The Heaths provide an enlightening discussion on how to convey statistics better. They provide, for example, the challenge of being the publicity director for a group committed to saving sharks. A statistician might say that on average only 0.4 Americans die per year from shark attacks (that seems very macabre!), whereas in 2000 alone, 12 died while swimming off lifeguard-protected beaches. These stats do not stick nearly as well as this alternative: Which wild animal is more like to kill you – a shark or a deer? Answer: A deer is 300 times more likely to be the death of you. Oh dear!

“Statistics are rarely meaningful in and of themselves…It’s more important for people to remember the relationship than the number.”
– Chip and Dan Heath

Sunday, November 18, 2007

A laugher of a curve offers a lesson on leverage


A former colleague of mine, Jim Mork, sent me the ‘heads up’ to this blog by Mark Chu-Carroll, a PhD computer scientist who works for Google. He and others* mocked the Wall Street Journal (WSJ) for a poorly fitted curve of tax revenues versus percentage of gross domestic product (GDP) by country. They claim that it confirms the Laffer curve, which quantifies the diminishing returns that a government gains by going beyond a certain level of taxation.

"It should be known that at the beginning of the dynasty, taxation yields a large revenue from small assessments. At the end of the dynasty, taxation yields a small revenue from large assessments."
-- Ibn Khaldun (14th century)

The WSJ curve starts from the origin at 0 percent corporate taxes for United Arab Emirates (UAE), which obviously contributes 0 to their treasury (presumably their money comes from a general sheikh down). The WSJ graphic designer then took the curve all the way up to Norway at 10 percent on the y (upper) axis, ignoring the dozen countries below this in the mid-range of rate of taxation on corporations. This is a case or providing one point (Norway) an extreme leverage in curve-fitting.

I searched out comparable Organisation for Economic Co-operation and Development (OECD) figures from a few years earlier (2002) than those upon which WSJ based their analysis. My curve-fit, done in with Design-Expert® software, does show a characteristic Laffer peak at 29 percent corporate rate, thus supporting the argument for reducing our USA rate of 35 percent. However, as one can see from the very broad 95 percent confidence band, this finding is not one that government officials ought bank on.

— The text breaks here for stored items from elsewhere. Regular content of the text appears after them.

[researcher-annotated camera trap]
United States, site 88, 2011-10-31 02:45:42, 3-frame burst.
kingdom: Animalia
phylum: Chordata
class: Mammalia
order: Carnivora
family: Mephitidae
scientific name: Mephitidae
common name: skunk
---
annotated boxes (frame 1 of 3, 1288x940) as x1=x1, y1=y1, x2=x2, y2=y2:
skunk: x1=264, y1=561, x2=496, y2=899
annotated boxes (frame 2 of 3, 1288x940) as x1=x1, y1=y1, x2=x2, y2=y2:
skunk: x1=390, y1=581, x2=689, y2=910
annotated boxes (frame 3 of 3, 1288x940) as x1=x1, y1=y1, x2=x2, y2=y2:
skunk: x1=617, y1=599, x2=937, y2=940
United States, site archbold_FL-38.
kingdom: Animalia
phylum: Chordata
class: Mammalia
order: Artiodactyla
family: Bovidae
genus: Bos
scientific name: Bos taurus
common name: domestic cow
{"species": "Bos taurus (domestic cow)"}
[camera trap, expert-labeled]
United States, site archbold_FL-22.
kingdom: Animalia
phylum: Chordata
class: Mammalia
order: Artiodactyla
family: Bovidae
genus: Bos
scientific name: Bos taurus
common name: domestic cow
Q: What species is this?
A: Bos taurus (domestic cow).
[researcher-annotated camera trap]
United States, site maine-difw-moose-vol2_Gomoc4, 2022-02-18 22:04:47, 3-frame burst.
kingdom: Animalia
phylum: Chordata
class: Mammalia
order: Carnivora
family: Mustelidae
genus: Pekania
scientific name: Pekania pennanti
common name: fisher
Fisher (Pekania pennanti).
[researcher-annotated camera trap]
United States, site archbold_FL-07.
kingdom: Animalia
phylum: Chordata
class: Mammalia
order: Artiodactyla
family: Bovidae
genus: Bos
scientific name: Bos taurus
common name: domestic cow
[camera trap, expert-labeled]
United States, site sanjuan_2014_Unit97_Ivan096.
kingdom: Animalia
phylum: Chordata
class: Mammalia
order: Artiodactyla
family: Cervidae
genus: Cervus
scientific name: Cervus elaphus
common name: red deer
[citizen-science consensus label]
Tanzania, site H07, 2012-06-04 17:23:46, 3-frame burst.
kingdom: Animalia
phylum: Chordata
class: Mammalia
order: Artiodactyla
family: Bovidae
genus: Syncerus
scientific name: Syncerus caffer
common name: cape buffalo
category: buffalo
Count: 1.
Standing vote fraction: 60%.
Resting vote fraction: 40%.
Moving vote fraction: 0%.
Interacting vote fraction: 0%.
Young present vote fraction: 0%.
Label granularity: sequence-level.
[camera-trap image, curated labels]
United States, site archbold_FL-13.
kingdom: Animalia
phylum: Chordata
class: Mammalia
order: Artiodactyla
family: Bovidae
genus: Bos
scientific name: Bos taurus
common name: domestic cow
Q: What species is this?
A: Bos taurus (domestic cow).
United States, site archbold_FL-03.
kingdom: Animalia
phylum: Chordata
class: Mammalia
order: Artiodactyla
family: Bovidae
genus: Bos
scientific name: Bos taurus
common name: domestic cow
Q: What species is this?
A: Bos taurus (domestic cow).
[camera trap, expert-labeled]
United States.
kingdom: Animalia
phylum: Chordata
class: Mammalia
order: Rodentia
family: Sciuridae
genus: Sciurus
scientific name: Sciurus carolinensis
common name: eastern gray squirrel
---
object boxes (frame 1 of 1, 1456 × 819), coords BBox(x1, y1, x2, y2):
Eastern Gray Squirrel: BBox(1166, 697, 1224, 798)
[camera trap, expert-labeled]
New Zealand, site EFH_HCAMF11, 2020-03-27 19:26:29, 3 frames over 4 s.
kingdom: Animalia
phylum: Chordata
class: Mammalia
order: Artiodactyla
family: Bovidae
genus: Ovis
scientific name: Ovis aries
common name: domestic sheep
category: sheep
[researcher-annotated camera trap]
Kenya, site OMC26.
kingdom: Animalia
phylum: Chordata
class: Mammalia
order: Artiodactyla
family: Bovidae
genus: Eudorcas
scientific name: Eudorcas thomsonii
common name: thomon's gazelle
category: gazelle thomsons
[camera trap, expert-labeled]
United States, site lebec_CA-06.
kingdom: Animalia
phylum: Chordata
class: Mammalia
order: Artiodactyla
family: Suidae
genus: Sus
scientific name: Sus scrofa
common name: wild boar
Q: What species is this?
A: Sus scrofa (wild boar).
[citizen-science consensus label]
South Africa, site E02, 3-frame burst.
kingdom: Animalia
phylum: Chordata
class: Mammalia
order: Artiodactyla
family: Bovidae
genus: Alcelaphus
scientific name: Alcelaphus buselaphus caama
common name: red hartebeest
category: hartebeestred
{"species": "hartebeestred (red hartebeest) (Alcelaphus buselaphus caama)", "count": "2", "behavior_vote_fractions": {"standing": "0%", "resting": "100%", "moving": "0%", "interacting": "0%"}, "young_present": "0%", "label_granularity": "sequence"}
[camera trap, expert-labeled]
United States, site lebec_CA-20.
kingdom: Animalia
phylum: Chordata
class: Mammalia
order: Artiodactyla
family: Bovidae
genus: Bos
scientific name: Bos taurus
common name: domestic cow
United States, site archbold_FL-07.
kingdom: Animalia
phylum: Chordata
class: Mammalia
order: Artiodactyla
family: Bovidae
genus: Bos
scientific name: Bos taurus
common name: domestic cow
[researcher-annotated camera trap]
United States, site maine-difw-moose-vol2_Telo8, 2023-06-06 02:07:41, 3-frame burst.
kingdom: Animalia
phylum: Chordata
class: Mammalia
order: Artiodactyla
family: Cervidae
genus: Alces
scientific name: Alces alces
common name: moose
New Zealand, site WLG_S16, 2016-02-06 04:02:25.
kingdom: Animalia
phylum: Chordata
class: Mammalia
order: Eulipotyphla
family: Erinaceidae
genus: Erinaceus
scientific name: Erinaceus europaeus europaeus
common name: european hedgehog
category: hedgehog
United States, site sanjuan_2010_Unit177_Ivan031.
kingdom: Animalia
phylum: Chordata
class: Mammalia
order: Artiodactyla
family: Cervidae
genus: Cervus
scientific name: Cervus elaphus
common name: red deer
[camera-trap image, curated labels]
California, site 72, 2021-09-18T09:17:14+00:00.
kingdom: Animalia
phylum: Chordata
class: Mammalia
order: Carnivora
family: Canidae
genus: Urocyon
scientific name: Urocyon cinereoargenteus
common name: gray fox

*Kevin Drum of the Washington Monthly

Monday, November 12, 2007

Why experiment?

Last week I presented a one-day workshop on design of experiments (DOE) to a diverse group of Six Sigma black-belt candidates at The Ohio State University’s Fisher College of Business. Having done this many times before, I’ve grown accustomed to some ‘aliens-in-the-headlights’ looks when I put these students to the test of actually doing an in-class experiment on paper helicopters. Once an accountant pulled me aside to say that something must be wrong with his team’s experiment because the results varied – some ‘copters clearly flew better than others. I realized then that the whole concept must be unclear to those with no background in science or engineering.

Therefore, for last week’s presentation I prepared an ‘icebreaker’ on why experimentation may be needed. I wrote these three words on the marker-board before class: “Desperation,” “Domination,” and “Doubt.”

Desperation from the Great Depression motivated Franklin Delano Roosevelt to say “Try something. If it works, keep doing it. If it doesn't, try something else. But above all, try something.”

Domination is what Google gains by their practice of experimenting “quickly and often” as noted in a blog by John Hunter (son of DOE guru and ASQC Statistics Division founder Bill Hunter). What if you could test not just one factor at a time, but many? You can via two-level factorial designs!

Doubt is engraved in the lobby floor of Fisher College’s Pfahl Hall where I taught my class. It says “Who doubts nothing, knows nothing.”

I hope these three reasons sufficed to inspire this crop of black belt candidates to give experimentation a try.